Brad is building a “sex chalet” on the second story of his shop. He just put a king bed up and he will put suspension cables on the ceiling. I’m thinking of putting my spanking bench, sex swing and St. Andrews Cross up there too. Originally I was going to put that in my garage but if you could see my garage right now. Ugghhh.
I haven’t been up there yet. I need a certain level of comfort and femininity and I’ve seen the bottom of the shop. It does not scream sex chalet, but I’m excited to make it into a perfect little sexual oasis.
It was something he mentioned in passing one day and I wholeheartedly agreed it was a great idea and now he’s making it happen. I do love his gumption. Truthfully we both do tend to be loud and get carried away and he has his daughter in the house only a few feet away from his bedroom.
I just wonder about our lives and belongings become more enmeshed. Truthfully I have very serious commitment issues. I can begrudgingly acknowledge that. Even the men I had previously (supposedly) wanted to marry I broke up with many times. Mostly because I didn’t realistically see what I thought I needed to see in them and in our relationship to cross that serious line.
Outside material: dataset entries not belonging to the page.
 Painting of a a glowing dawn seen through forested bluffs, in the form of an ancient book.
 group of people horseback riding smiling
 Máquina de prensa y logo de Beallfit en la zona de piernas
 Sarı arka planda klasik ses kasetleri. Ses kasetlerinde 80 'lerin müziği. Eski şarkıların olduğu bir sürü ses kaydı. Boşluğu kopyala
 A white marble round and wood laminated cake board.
Brad is a very sensitive and emotional man. I really feel I have to do things intentionally with him. I have to be very careful with his heart. Not just because he has eluded very clearly that he “can not live without me”, because as much as I do believe he means what he says I will not be pigeonholed into anything I don’t on some level truly want to do; but because I sense that he would do anything I ask of him. Absolutely anything; and that is a huge responsibility and one I don’t want to ever take lightly.
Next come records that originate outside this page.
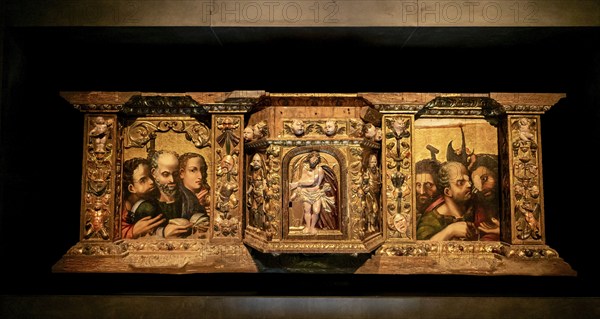 Segovia, Spain, 7 April, 2024: close-up view of a religious triptych painting in the museum of the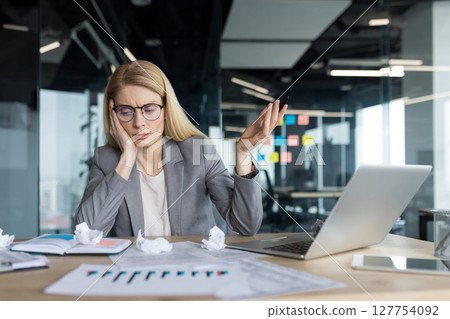 Disappointed and upset woman at workplace, businesswoman financier dissatisfied with bills and financial report, sitting unhappy with paperwork inside office with laptop. 127754092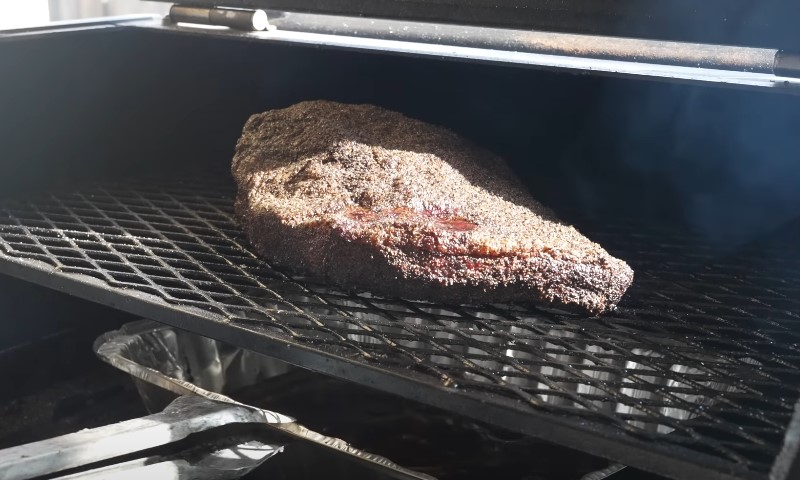 A large piece of meat sizzles on a grill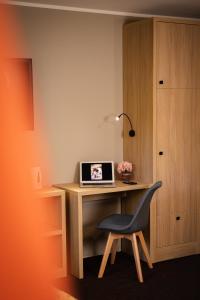 比得哥什百思特酒店的一张桌子,一张笔记本电脑和一把椅子放在房间里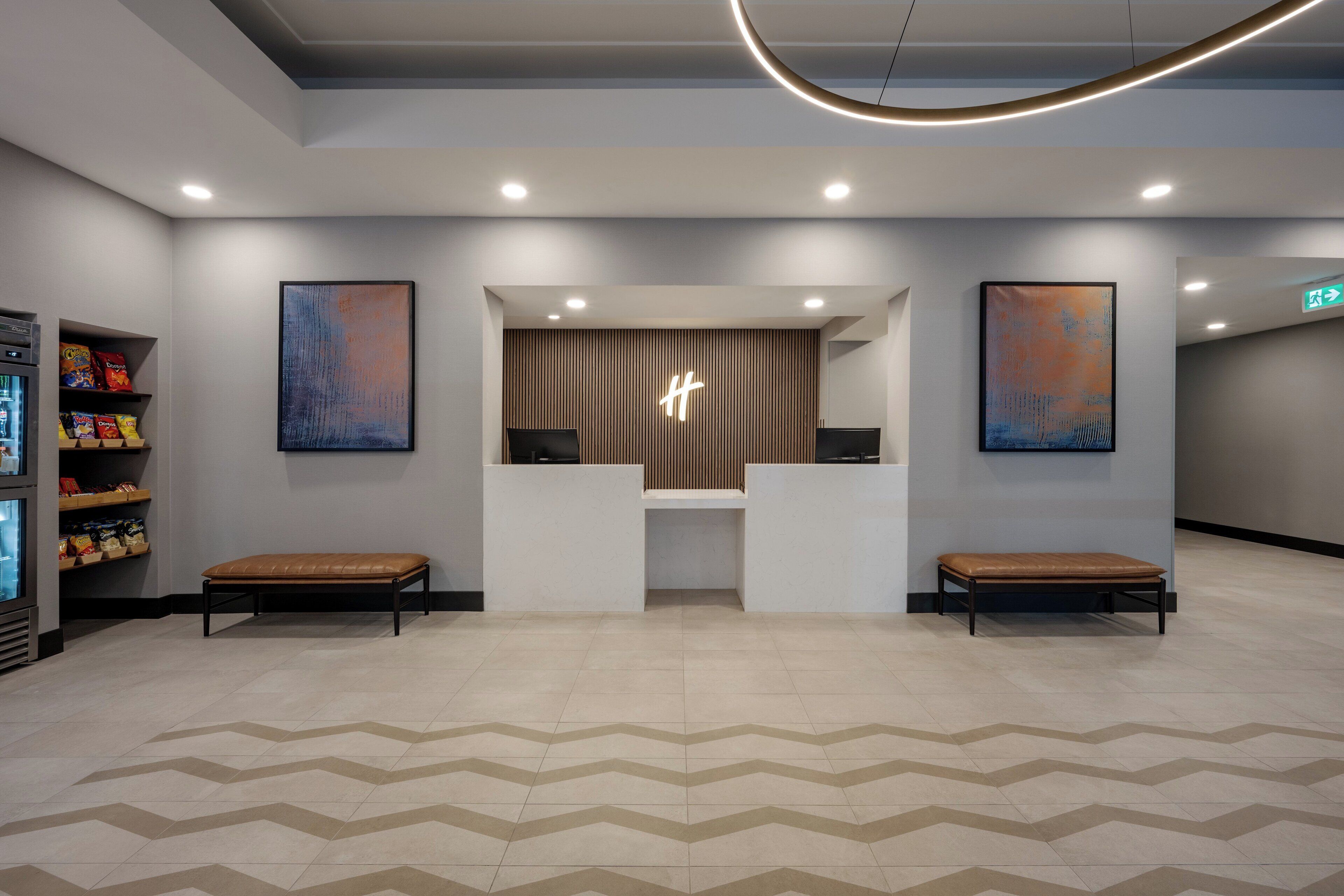 A reception area with a modern design, featuring a reception desk, two benches, and artwork on the walls.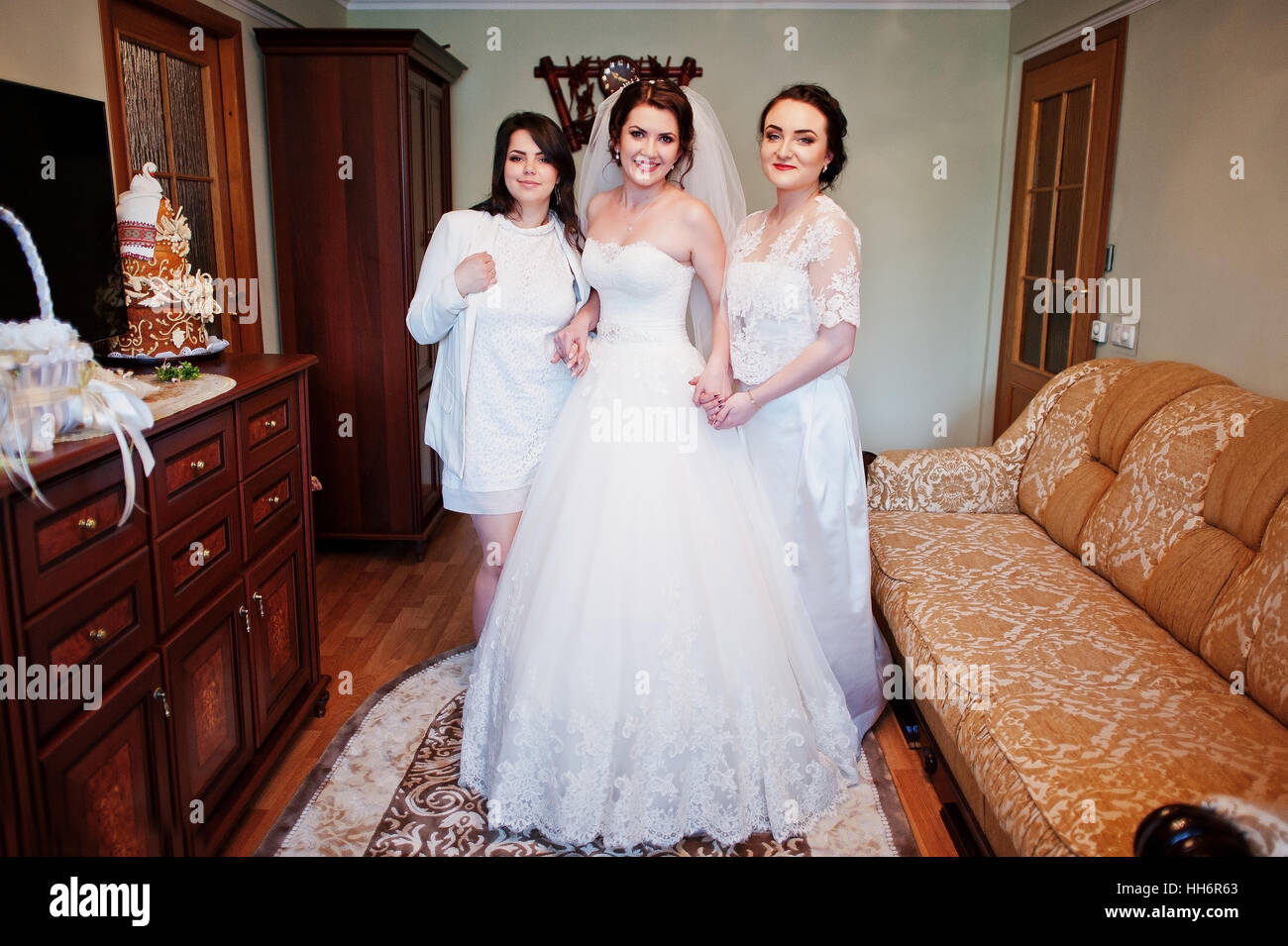 Elegance brunette bride with bridesmaids posed at her room on wedding morning day. Stock Photo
I am glad I am who I am and I wonder seeing how he loves…. how he even survived this long with his heart intact and thinking of all the abusive women he has interacted with I can see how things ended up how they have for him. But this does not excuse him from having to do the work of a real relationship. This much he isn’t that familiar with. He is used to giving freely and to giving in to women and he is capable of standing firm when pushed against a wall, but he is not all that familiar with compromising. With communicating and reaching an amicable meeting point when things get difficult. He tends to retreat and paw like a scared animal.
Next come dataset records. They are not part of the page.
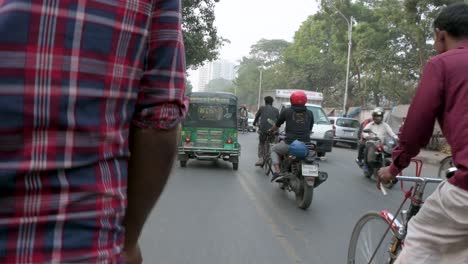 First-person-view-from-a-rickshaw-passenger-seat-as-a-rickshaw-puller,-or-driver,-drives-through-the-traffic-at-the-hectic-roads-of-Dhaka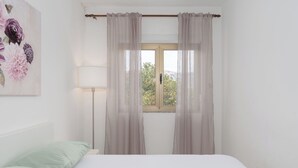 Ein Schlafzimmer mit einem Bett, einem Fenster mit Vorhängen, einer Lampe und einem floralen Bild an der Wand.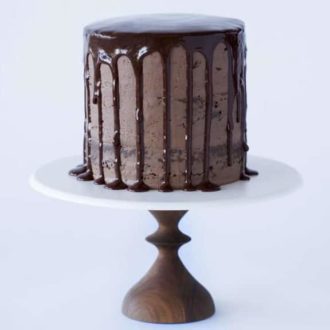 A photo of a Chocolate Chocolate Cake on a cake stand.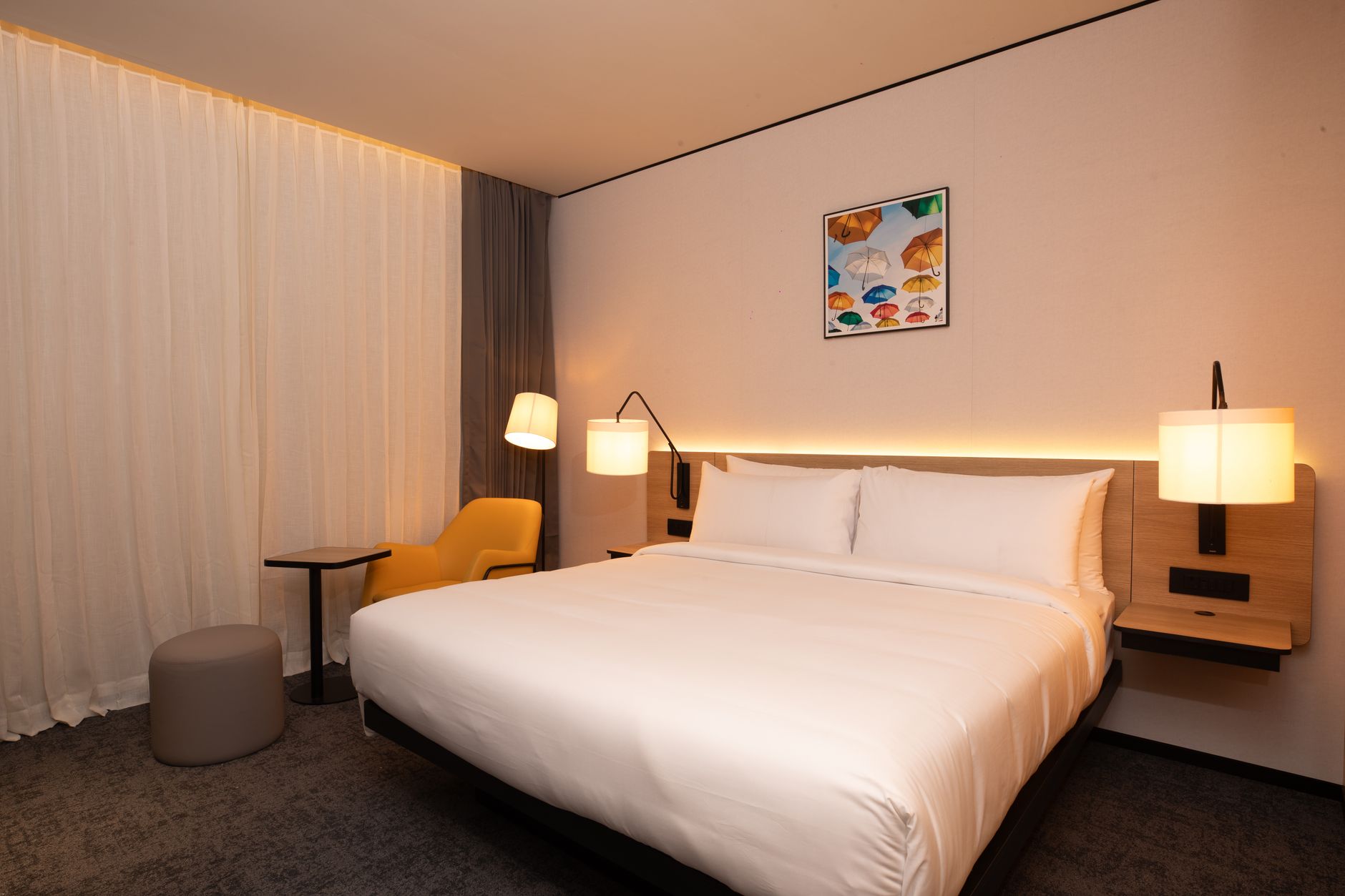 Best For Interior Design — Stylish and cozy modern bedroom with elegant lighting and minimalist decor.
He is so witty and fun and he can read people quite well not to mention his brilliant mechanical aptitude, but he is emotionally a bit immature. It’s fine. Everyone has their strong suit. It’s just that emotional maturity isn’t always my best talent. By necessity it has had to be something I have worked hard to achieve; as part of the stability I strive for with my children but left to my own accord I’m more akin to a selfish adolescent. At least my ego would have it that way. Reality can not indulge that side too often though unfortunately. 😒
Emotion maturity has been credited for determining ones career and life success much more than ones intellectual capacity.
Am I over analyzing this? I don’t know.
It’s a weird double edged sword. I hate being alone and I deeply crave sex, touch and intimacy. I find a man who indulges me and who makes me feel loved, adored and pampered and I can’t seem to get out of my own way enough to fully embrace it.
All things reveal themselves in time. One foot in front of the other. One moment leading to the next. Why worry about it? I’ve got a sex chalet to help coordinate.